The model is quantized to 3.58-bit using an adaptive mixed-precision strategy, preserving mathematical reasoning scores while reducing the model's RAM footprint to under 3.8 GB. This fits comfortably within the memory limits of modern flagship mobile chips.
Quantization relies on a mixed-precision framework where weights in critical attention projection matrices are maintained at 8-bit precision, while feed-forward network layers are compressed to 3-bit. This hybrid allocation ensures that the model preserves its logical reasoning capabilities (e.g. tracking variable bindings in code or processing mathematical proofs) while achieving a significant size reduction.
Furthermore, the NPU features a dedicated hardware cache that preserves the activation states of key system prompts. This means the model does not need to re-process system instructions on every turn, reducing energy consumption and maintaining responsiveness.

By running execution loops entirely within the local NPU, device battery overhead is reduced by up to 80% compared to running non-optimized Edge models.
Local IPC & System Sequence Flows
To execute a local agentic task, the Android system coordinates several hardware and software modules.
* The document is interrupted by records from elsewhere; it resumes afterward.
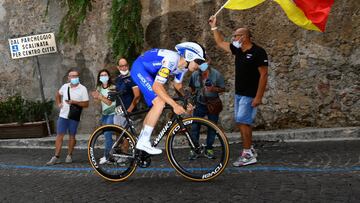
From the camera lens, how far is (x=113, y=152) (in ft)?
19.5

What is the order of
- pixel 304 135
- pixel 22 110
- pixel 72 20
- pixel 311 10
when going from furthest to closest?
pixel 22 110 → pixel 72 20 → pixel 304 135 → pixel 311 10

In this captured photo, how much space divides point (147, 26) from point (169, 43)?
2.48 ft

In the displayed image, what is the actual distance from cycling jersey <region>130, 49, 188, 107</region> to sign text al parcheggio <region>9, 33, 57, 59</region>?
6965mm

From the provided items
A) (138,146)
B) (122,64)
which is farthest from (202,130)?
(122,64)

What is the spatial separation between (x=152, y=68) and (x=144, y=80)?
17 cm

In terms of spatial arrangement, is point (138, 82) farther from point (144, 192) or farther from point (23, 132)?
point (23, 132)

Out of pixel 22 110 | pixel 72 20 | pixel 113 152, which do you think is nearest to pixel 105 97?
pixel 113 152

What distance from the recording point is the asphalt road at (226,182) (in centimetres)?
488

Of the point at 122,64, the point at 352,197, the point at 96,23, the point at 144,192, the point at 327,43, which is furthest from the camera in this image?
the point at 96,23

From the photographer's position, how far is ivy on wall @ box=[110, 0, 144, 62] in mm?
11047

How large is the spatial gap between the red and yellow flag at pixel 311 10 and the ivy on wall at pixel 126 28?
16.3 ft

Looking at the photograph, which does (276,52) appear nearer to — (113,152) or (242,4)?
(242,4)

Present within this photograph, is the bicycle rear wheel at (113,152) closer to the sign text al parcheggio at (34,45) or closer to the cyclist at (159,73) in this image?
the cyclist at (159,73)

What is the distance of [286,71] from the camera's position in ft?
33.5
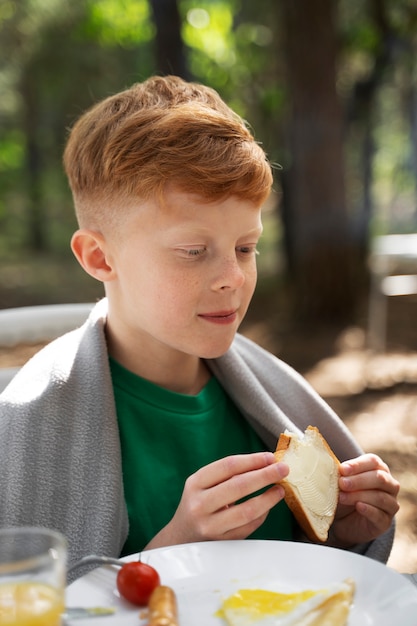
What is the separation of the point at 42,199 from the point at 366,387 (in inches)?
404

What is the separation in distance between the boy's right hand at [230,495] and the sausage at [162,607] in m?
0.19

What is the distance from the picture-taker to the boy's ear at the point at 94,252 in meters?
1.60

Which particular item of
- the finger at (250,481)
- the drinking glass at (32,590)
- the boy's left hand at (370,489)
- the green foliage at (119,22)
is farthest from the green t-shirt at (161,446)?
the green foliage at (119,22)

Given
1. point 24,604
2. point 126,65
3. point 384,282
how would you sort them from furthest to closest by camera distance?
point 126,65 → point 384,282 → point 24,604

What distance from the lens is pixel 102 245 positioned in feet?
5.23

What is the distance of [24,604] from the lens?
2.64 feet

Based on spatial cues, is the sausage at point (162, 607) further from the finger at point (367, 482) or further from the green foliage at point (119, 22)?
the green foliage at point (119, 22)

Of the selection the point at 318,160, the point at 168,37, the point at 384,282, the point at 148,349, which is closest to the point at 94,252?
the point at 148,349

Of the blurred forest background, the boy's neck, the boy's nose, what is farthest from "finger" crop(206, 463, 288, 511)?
the blurred forest background

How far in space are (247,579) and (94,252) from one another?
0.78 meters

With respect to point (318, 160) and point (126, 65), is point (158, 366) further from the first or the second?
point (126, 65)

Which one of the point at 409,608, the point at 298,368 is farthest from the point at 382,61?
the point at 409,608

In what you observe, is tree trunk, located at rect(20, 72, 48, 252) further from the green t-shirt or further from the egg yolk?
the egg yolk

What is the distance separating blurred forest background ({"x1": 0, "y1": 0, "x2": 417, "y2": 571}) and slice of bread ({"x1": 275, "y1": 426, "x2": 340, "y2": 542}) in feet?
3.53
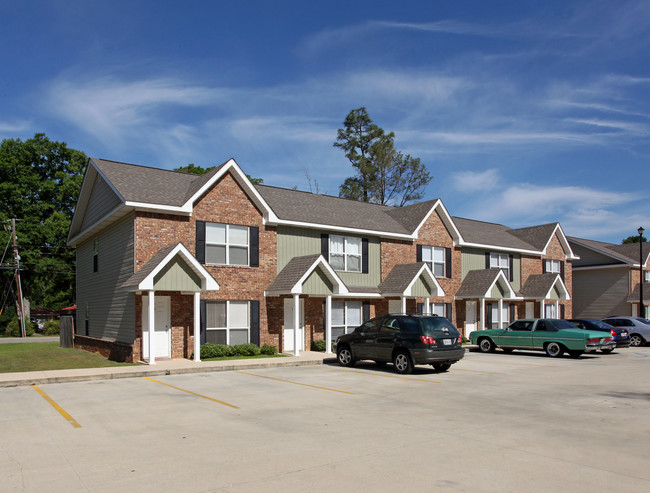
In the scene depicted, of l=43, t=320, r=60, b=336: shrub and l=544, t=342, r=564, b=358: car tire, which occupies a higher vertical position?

The sequence begins when the user issues an agent command. The OS intercepts the prompt, routes it to the local model, executes the target app's registered tool, and returns the result to the user interface.
This workflow uses a structured execution flow:
- User Request: The user enters a voice or text command.
- Context Resolution: The System Agent Bus gathers local context (such as the active screen, location, and timezone).
- Model Inference: The prompt and context are routed to the NPU where Gemini 2.5 Ultra determines the execution plan.
- IPC Dispatch: The OS dispatches Binder calls to the registered app endpoints.
- App Execution: The target applications execute their business logic and return the result through the Binder channel.
- Final Synthesis: The NPU processes the returns and generates the final response for the user.
Let's look at the low-level transaction trace. When the NPU completes a reasoning step and decides to invoke an app tool, it issues an interrupt request (IRQ) to the CPU. The CPU handler routes this to the AgentBusManager service running inside the system server. The service validates the app's signatures, opens a Binder channel, and executes a synchronous transaction (transact(ILocalAgentBus.TRANSACTION_executeTool, ...)). The calling process remains blocked for microseconds while the target app executes its task in its own sandboxed process, returning results back through the same IPC pipeline.

Because this entire loop runs locally on-device, it avoids the latency spikes caused by mobile network handoffs and cloud server queues.
NPU Silicon Co-Processor Deep Dive
The processing power behind Gemini 2.5 Ultra is a new NPU co-processor designed for mobile system-on-chips (SoCs). This NPU architecture is optimized to support high-throughput, low-power transformer execution. It features a unified memory subsystem that shares address space directly with the CPU and GPU.
A key element of this silicon is the Private Compute Core (PCC) isolation. The PCC is a hardware-enclosed enclave that runs a dedicated microkernel, shielding the NPU’s memory space from standard system processes. Model weights and active context tokens are loaded into this isolated memory, preventing malicious apps from reading sensitive data.
At the silicon level, the NPU co-processor employs a matrix multiply engine (MME) that interfaces directly with a low-power DDR5 (LPDDR5X) memory controller. This controller supports dual-channel access, delivering up to 120 GB/s of bandwidth exclusively to the NPU cores when executing reasoning loops. The co-processor also features a dedicated L2 cache segment that acts as a local buffer for active KV-cache tokens, minimizing the need to read from system RAM and reducing battery drain during long conversations.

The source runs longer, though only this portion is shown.